Scottish contract law case

J & H Ritchie Ltd v Lloyd Ltd [2007] UKHL 9 is a Scottish contract law case, concerning the measure of damages for breach.

==Facts==
Mr Ritchie has a business (J&H Ritchie Ltd) on North Arkleston Farm, Paisley. He bought an all in one seed drill and harrow from Lloyd Ltd, based at Hunters Hall, Kelso. It was advertised at a reduced price because it had been repossessed by the previous owner. It did not work. Lloyd Ltd agreed to take it back, investigate, and repair it. Lloyd Ltd returned it, but refused to say what the problem had been, and just said it had been repaired to "factory gate" standard. Mr Ritchie found out informally that two bearings for the rotors of the harrow had been missing. This was a serious defect. Mr Ritchie was concerned that when he had used it, further damage may have been caused, and he would not find out, because he would only start using it the next Spring. He was worried that by this time the manufacturer's guarantee would be affected. So Mr Ritchie rejected the machine.

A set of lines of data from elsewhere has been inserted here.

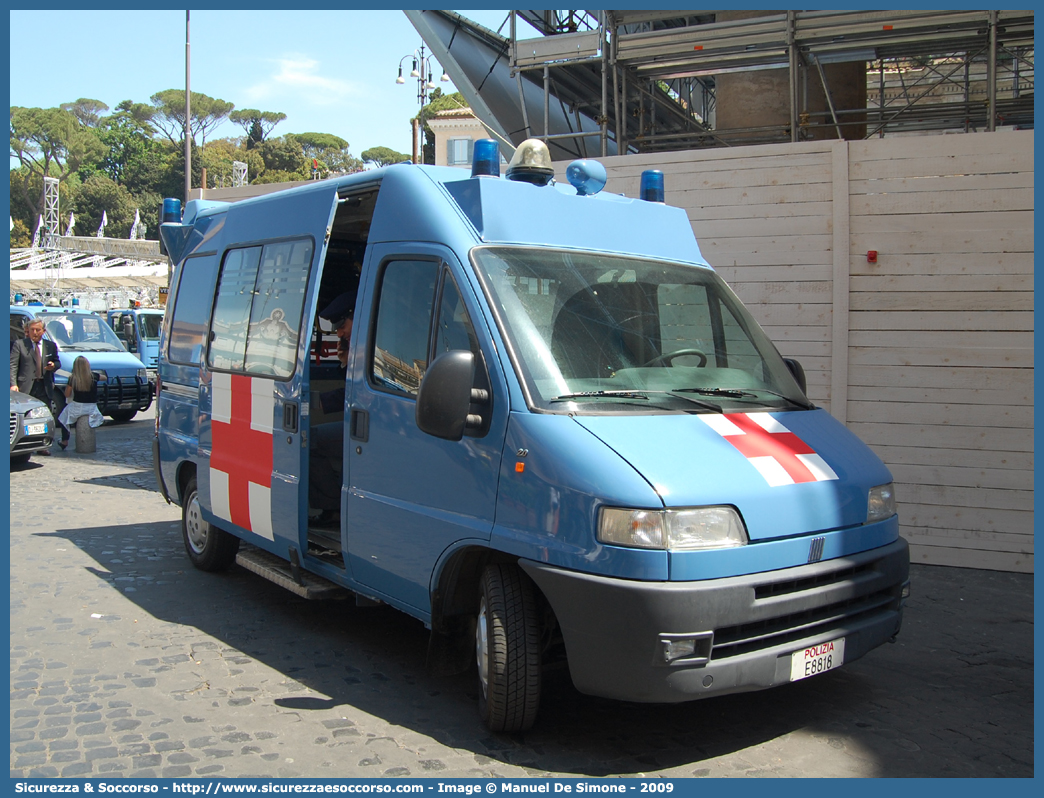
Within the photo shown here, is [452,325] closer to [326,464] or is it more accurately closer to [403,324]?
[403,324]

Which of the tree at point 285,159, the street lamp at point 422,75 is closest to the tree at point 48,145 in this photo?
the tree at point 285,159

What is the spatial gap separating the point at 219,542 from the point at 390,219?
3.15 meters

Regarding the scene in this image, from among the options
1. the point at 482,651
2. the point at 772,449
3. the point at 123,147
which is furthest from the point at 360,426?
the point at 123,147

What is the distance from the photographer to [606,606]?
12.1 feet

The question was whether rejecting the equipment was permissible under s 35(6)(a) of the Sale of Goods Act 1979. This provides,

(6) The buyer is not by virtue of this section deemed to have accepted the goods merely because—
(a) he asks for, or agrees to, their repair by or under an arrangement with the seller...

==Judgment==
The House of Lords all agreed that Mr Ritchie was entitled to reject the equipment, even though it had in fact been repaired. Furthermore, Lloyd Ltd was in breach of a separate "inspection and repair agreement" by refusing to say what had been wrong with it. This had arisen when the machinery was taken away. It had to have been an implied term of that agreement that, so long as Lloyd Ltd were performing its duties, Mr Ritchie would not rescind the contract. Mr Ritchie would lose his right to reject the goods. But he could only make that choice when he was fully informed. The law has shown that this is correct.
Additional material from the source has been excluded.